A deadlock exists in the system if and only if the wait-for graph contains a cycle. To detect deadlocks, the system needs to maintain the wait-for graph and periodically invoke an algorithm that searches for a cycle in the graph.
An algorithm to detect a cycle in a graph requires an order of n2 operations, where "n" is the number of vertices in the graph.
There are two options for breaking a deadlock One is simply to abort one or more processes to break the circular wait. The other is to preempt some resources from one or more of the deadlocked processes.
Abort all deadlocked processes. This method clearly will break the deadlock cycle, but at great expense; the deadlocked processes may have computed for a long time, and the results of these partial computations must be discarded and probably will have to be recomputed later.
Abort one process at a time until the deadlock cycle is eliminated. This method incurs considerable overhead, since after each process is aborted, a deadlock-detection algorithm must be invoked to determine whether any processes are still deadlocked.
Aborting a process may not be easy. If the process was in the midst of updating a file, terminating it will leave that file in an incorrect state. Similarly, if the process was in the midst of printing data on a printer, the system must reset the printer to a correct state before printing the next job.
Resource Preemption : To eliminate deadlocks using resource preemption, we successively preempt some resources from processes and give these resources to other processes till the deadlock cycle is broken.
Selecting a victim. Which resources and which processes are to be preempted? As in process termination, we must determine the order of preemption to minimize cost. Cost factors may include such parameters as the number of resources a deadlocked process is holding and the amount of time the process has thus far consumed during its execution.

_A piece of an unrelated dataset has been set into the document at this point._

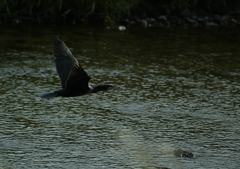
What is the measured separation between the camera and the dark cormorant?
6875 millimetres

Rollback. If we preempt a resource from a process, what should be done with that process? Clearly, it cannot continue with its normal execution; it is missing some needed resource. We must roll back the process to some safe state and restart it from that state. Since, in general, it is difficult to determine what a safe state is, the simplest solution is a total rollback: abort the process and then restart it. Although it is more effective to roll back the process only as far as necessary to break the deadlock, this method requires the system to keep more information about the state of all running processes.
Starvation. In a system where victim selection is based primarily on cost factors, it may happen that the same process is always picked as a victim. As a result, this process never completes its designated task, a starvation situation that must be dealt with in any practical system. Clearly, we must ensure that a process can be picked as a victim" only a (small) finite number of times. The most common solution is to include the number of rollbacks in the cost factor.